The world looks to Canada, a wealthy country, as a role model. During the outbreak of COVID-19, colleagues in palliative health care from all over the world contacted me to ask what we were doing here, in the hope of learning from us. How we treat our elderly now and in the near future will be an example globally for subsequent generations. Canadians have a tradition of rising to the occasion in serious emergencies, like the sacrifices our ancestors made in the Second World War to protect and secure our freedoms and rights today. I hope that we consciously decide to rise to the occasion again, and make the necessary sacrifices in our national and provincial budgets to give enough and proper care to our older citizens. We need that to happen now!

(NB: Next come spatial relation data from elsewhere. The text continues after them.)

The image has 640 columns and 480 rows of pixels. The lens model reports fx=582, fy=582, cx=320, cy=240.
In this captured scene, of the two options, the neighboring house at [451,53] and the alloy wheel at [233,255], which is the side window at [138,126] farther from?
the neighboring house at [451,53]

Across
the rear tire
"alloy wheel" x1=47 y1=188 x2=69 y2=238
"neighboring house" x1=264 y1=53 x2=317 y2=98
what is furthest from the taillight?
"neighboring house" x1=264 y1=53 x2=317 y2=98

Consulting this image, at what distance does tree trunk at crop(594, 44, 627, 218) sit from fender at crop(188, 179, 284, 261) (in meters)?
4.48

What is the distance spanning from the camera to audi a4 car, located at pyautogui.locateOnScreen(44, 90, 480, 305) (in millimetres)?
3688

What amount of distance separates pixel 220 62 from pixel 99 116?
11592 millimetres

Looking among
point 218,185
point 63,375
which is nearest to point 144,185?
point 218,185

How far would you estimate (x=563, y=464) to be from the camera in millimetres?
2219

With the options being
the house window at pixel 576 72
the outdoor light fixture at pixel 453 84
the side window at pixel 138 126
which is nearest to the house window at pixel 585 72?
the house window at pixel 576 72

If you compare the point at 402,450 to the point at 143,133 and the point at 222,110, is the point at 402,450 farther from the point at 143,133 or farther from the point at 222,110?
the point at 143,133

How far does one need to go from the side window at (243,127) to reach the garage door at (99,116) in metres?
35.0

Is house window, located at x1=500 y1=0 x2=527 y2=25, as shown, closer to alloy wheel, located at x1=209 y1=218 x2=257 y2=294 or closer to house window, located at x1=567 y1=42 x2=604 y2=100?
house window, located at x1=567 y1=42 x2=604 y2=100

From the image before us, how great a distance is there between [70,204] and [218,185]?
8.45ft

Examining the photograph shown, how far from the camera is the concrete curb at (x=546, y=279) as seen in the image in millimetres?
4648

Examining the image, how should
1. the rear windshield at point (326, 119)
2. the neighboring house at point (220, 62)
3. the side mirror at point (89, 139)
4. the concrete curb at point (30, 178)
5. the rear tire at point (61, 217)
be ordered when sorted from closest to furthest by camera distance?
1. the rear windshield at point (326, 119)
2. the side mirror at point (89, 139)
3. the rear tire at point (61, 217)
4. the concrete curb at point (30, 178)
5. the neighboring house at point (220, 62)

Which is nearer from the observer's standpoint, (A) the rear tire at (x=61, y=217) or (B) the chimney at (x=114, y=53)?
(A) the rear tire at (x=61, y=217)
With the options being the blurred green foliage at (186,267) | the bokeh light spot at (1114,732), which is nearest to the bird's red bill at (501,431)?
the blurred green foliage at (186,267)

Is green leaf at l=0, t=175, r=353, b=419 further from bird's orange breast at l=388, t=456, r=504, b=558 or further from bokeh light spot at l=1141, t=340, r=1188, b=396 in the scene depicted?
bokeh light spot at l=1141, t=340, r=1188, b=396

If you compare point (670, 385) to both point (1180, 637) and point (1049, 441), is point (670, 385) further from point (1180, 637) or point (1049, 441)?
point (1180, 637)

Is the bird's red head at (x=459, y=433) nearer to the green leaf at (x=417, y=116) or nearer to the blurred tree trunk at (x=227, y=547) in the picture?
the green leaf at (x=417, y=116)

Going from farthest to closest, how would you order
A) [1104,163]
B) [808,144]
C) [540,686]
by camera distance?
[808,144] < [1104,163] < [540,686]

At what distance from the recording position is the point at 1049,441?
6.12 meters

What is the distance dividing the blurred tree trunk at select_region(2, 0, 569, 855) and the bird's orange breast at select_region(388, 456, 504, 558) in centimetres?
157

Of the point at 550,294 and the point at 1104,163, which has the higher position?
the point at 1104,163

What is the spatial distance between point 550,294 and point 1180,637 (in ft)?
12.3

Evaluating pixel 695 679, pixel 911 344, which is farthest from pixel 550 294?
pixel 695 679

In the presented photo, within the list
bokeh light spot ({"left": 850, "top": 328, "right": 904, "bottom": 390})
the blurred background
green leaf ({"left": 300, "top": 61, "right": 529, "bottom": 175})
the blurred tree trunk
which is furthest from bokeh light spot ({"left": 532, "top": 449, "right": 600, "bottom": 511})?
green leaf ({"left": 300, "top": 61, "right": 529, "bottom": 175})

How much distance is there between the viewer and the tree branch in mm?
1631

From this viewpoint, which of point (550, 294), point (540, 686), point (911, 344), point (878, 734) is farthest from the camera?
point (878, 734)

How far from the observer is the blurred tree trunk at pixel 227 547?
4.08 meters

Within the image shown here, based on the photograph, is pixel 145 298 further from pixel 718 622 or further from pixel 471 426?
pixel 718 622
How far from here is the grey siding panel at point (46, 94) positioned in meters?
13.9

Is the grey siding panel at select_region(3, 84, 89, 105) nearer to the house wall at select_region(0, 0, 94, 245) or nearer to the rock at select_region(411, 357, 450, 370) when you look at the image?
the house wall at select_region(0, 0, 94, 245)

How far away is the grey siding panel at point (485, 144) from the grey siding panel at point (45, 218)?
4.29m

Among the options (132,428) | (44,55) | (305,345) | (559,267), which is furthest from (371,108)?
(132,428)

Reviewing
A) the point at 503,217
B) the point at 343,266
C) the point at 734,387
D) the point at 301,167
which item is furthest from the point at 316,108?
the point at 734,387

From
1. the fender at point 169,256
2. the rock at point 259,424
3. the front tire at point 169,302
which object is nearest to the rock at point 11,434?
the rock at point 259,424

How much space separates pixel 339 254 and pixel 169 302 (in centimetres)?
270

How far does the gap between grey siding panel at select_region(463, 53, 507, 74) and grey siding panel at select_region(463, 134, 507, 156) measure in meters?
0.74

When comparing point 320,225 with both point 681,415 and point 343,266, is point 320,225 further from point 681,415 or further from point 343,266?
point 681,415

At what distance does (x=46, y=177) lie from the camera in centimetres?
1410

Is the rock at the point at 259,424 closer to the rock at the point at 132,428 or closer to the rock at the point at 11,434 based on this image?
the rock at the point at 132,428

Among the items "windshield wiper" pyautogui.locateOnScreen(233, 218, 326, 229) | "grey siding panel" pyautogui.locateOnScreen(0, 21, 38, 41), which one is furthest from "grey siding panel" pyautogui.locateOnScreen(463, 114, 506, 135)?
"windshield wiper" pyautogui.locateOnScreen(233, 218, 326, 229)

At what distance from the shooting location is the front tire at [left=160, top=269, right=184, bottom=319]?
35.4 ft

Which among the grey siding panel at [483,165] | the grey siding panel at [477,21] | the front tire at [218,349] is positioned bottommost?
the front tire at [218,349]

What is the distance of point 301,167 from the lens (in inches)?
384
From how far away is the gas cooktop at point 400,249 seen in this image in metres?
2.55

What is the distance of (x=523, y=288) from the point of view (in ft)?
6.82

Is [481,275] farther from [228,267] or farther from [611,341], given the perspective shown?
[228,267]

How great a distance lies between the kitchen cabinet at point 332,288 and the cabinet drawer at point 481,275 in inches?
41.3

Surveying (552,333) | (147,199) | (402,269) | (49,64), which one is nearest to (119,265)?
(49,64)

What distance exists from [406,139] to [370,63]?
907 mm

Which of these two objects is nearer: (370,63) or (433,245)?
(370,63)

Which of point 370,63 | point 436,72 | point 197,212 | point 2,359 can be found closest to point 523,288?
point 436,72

This requires a concerted effort of many sectors of society, starting with politics, educational institutions, and the pharmaceutical industry. In face of this momentous priority, true representatives and leaders must leave their comfort zone and make the necessary call to collective action and sacrifice. Enough funding must be allocated to: educate, train, and hire more medical doctors, nurses, and personal support workers; create enough infrastructure in hospitals, long-term care and assisted living residences, and support for independent living; and secure raw materials and manufacture enough drugs used for pain and symptom control at the end of life.

We must come to the aid of health care professionals now in the field, who are burning out and acquiring workplace trauma due to stresses in the health care sector. These heroic soldiers should be considered as collateral damage. They courageously fight for our immediate lives daily in the trenches of health care, a fact proven a million times over during the COVID-19 pandemic?

I hope that we choose the highest standards of human ethics and morals. I hope that we choose life, and life in abundance, to the end. I hope that Canadians choose to be a shining historical example of sacrificing ourselves, once more, for the sake of our loved ones. The way we treat our elderly now will decide the future, the freedoms, and the rights of generations to come.

We do not want to be covered in shame for turning our eyes away from our ancestors on their deathbeds, when they need us the most, after they helped advance our freedoms and rights with long lives of hard work to make this nation even more prosperous. Who will be able to justify that to our descendants?